(Records of spatial reasoning questions)
-=-=-
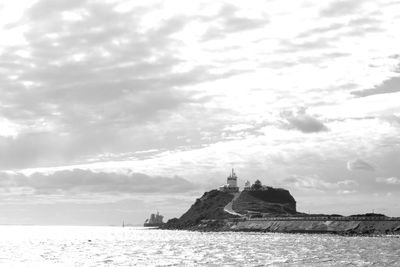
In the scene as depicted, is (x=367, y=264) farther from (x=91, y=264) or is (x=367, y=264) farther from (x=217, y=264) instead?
(x=91, y=264)

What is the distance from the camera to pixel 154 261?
111 metres

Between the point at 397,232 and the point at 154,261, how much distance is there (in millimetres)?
113134

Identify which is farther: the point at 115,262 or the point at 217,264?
the point at 115,262

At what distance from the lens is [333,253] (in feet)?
406

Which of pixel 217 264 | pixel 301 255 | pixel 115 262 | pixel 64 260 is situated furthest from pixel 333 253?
pixel 64 260

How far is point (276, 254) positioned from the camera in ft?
404

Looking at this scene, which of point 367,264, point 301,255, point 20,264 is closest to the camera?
point 367,264

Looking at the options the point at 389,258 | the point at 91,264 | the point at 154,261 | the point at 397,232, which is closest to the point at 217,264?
the point at 154,261

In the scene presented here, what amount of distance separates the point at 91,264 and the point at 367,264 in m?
45.8

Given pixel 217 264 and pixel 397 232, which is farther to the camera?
pixel 397 232

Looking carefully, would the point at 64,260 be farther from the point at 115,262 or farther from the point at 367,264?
the point at 367,264

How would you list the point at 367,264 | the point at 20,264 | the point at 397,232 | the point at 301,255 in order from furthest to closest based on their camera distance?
the point at 397,232, the point at 301,255, the point at 20,264, the point at 367,264

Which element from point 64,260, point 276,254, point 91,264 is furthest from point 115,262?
point 276,254

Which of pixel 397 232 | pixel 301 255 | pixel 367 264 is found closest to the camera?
pixel 367 264
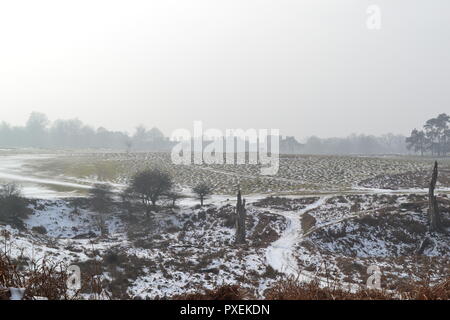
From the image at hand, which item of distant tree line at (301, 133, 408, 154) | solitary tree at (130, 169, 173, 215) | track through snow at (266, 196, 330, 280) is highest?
distant tree line at (301, 133, 408, 154)

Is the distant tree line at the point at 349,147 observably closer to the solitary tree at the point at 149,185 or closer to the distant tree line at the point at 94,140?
the distant tree line at the point at 94,140

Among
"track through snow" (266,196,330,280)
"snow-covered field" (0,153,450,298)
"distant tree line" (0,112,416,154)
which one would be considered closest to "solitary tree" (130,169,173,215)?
"snow-covered field" (0,153,450,298)

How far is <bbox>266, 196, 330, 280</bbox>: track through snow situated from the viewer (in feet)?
49.2

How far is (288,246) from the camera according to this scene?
1909 cm

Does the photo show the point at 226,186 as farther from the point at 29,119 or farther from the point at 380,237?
the point at 29,119

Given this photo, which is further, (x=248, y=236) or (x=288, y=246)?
(x=248, y=236)

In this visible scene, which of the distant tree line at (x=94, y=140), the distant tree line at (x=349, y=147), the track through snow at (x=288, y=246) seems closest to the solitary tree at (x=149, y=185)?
the track through snow at (x=288, y=246)

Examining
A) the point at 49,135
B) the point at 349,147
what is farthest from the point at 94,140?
the point at 349,147

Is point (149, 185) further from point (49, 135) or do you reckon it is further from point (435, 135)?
point (49, 135)

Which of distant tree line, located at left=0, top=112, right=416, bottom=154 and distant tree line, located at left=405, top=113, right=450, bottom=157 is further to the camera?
distant tree line, located at left=0, top=112, right=416, bottom=154

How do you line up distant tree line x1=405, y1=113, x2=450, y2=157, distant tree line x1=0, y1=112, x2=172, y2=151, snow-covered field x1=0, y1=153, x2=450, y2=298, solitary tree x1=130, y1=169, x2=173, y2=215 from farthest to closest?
distant tree line x1=0, y1=112, x2=172, y2=151 → distant tree line x1=405, y1=113, x2=450, y2=157 → solitary tree x1=130, y1=169, x2=173, y2=215 → snow-covered field x1=0, y1=153, x2=450, y2=298

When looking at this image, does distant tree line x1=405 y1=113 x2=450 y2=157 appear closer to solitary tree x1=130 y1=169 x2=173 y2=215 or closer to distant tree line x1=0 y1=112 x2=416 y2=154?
distant tree line x1=0 y1=112 x2=416 y2=154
-=-=-
#### [GIVEN PROBLEM]
What is needed is an exact reproduction of the data, pictures excluded.

#### [REPLY]
In the scene as depicted, is (x=367, y=264) farther from (x=91, y=264) or is (x=367, y=264) farther from (x=217, y=264) instead?
(x=91, y=264)

What is the distance from the camera to pixel 154 261?
111 metres

Between the point at 397,232 and the point at 154,261, how much distance is there (in millimetres)?
113134

Identify which is farther: the point at 115,262 or the point at 217,264?
the point at 115,262

At what distance from the lens is [333,253] (in feet)?
406

Which of pixel 217 264 | pixel 301 255 | pixel 115 262 | pixel 64 260 is situated furthest from pixel 333 253?
pixel 64 260

How far is point (276, 254) positioned from the camera in ft?
404

Looking at this scene, which of point 367,264, point 301,255, point 20,264 is closest to the camera?
point 367,264

Looking at the options the point at 389,258 | the point at 91,264 | the point at 154,261 | the point at 397,232, which is closest to the point at 217,264?
the point at 154,261

In the scene presented here, what amount of distance separates the point at 91,264 and the point at 367,264 in m?
45.8

Given pixel 217 264 and pixel 397 232, which is farther to the camera?
pixel 397 232

Looking carefully, would the point at 64,260 be farther from the point at 115,262 or farther from the point at 367,264?
the point at 367,264

How would you list the point at 367,264 | the point at 20,264 | the point at 397,232 | the point at 301,255 in order from furthest to closest based on their camera distance?
the point at 397,232, the point at 301,255, the point at 20,264, the point at 367,264

Which element from point 64,260, point 276,254, point 91,264 is furthest from point 115,262?
point 276,254

Which of pixel 397 232 | pixel 301 255 | pixel 367 264 is found closest to the camera?
pixel 367 264
From the image at hand, which item of distant tree line at (301, 133, 408, 154) | solitary tree at (130, 169, 173, 215) | track through snow at (266, 196, 330, 280) is highest?
distant tree line at (301, 133, 408, 154)

Is the distant tree line at the point at 349,147 observably closer to the solitary tree at the point at 149,185 or closer to the distant tree line at the point at 94,140?
the distant tree line at the point at 94,140

Among
"track through snow" (266,196,330,280)
"snow-covered field" (0,153,450,298)
"distant tree line" (0,112,416,154)
which one would be considered closest to "solitary tree" (130,169,173,215)?
"snow-covered field" (0,153,450,298)

How far is <bbox>266, 196, 330, 280</bbox>: track through snow situated from the viewer (in feet)?
49.2

How far is (288,246) from the camera according to this scene?
1909 cm

Does the photo show the point at 226,186 as farther from the point at 29,119 or farther from the point at 380,237?
the point at 29,119

Given this photo, which is further, (x=248, y=236) or (x=288, y=246)?
(x=248, y=236)

In this visible scene, which of the distant tree line at (x=94, y=140), the distant tree line at (x=349, y=147), the track through snow at (x=288, y=246) seems closest to the solitary tree at (x=149, y=185)?
the track through snow at (x=288, y=246)

Examining
A) the point at 49,135
B) the point at 349,147
what is farthest from the point at 94,140?
the point at 349,147

Is point (149, 185) further from point (49, 135) or do you reckon it is further from point (435, 135)?
point (49, 135)

Which of distant tree line, located at left=0, top=112, right=416, bottom=154 and distant tree line, located at left=405, top=113, right=450, bottom=157 is further to the camera?
distant tree line, located at left=0, top=112, right=416, bottom=154

How do you line up distant tree line x1=405, y1=113, x2=450, y2=157, distant tree line x1=0, y1=112, x2=172, y2=151, snow-covered field x1=0, y1=153, x2=450, y2=298, solitary tree x1=130, y1=169, x2=173, y2=215 from farthest to closest?
distant tree line x1=0, y1=112, x2=172, y2=151 → distant tree line x1=405, y1=113, x2=450, y2=157 → solitary tree x1=130, y1=169, x2=173, y2=215 → snow-covered field x1=0, y1=153, x2=450, y2=298

When looking at this image, does distant tree line x1=405 y1=113 x2=450 y2=157 appear closer to solitary tree x1=130 y1=169 x2=173 y2=215 or closer to distant tree line x1=0 y1=112 x2=416 y2=154?
distant tree line x1=0 y1=112 x2=416 y2=154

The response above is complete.